Bill Daley, who served as White House Chief of Staff to President Barack Obama, says he dropped out of the Illinois governor's race because he lacked the "commitment" and "energy" for the job, the Chicago Sun-Times reports.
“This was not a fear of losing. Trust me, that was not a fear,” said Daley — who planned to challenge incumbent Gov. Pat Quinn for the next year's Democratic nomination.
“It’s a combination of things. I felt very strongly that as I began to look at this over the next five to nine years, which would be needed to straighten out the situation, that commitment, that need that energy for that stage was probably not going to be there.”

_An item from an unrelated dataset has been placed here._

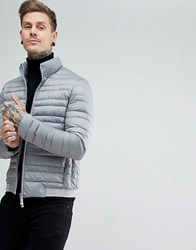 Armani Exchange Down Bomber In Grey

Daley, a lawyer who was also U.S. Secretary of Commerce from 1997 to 2000 under President Bill Clinton, said he will return to the private sector.
In an earlier interview with the Chicago Tribune,
Daley, the son and brother of two former Chicago mayors, said, "Even though you’re around it for a long time, you really don’t get a sense of the enormity of it until you get into it … Is this really me? Is this really what I want to spend my next five to nine years doing? And is this the best thing for me to do at this stage of my life? I’ve come to the conclusion that this isn’t the best thing for me.”
With Daley's decision, Quinn is now not expected to have a serious challenger for the Democratic nomination. Four names have emerged as Republican challengers to Quinn: State Sen. Bill Brady; state Sen. Kirk Dillard; state Treasurer Dan Rutherford and businessman Bruce Rauner.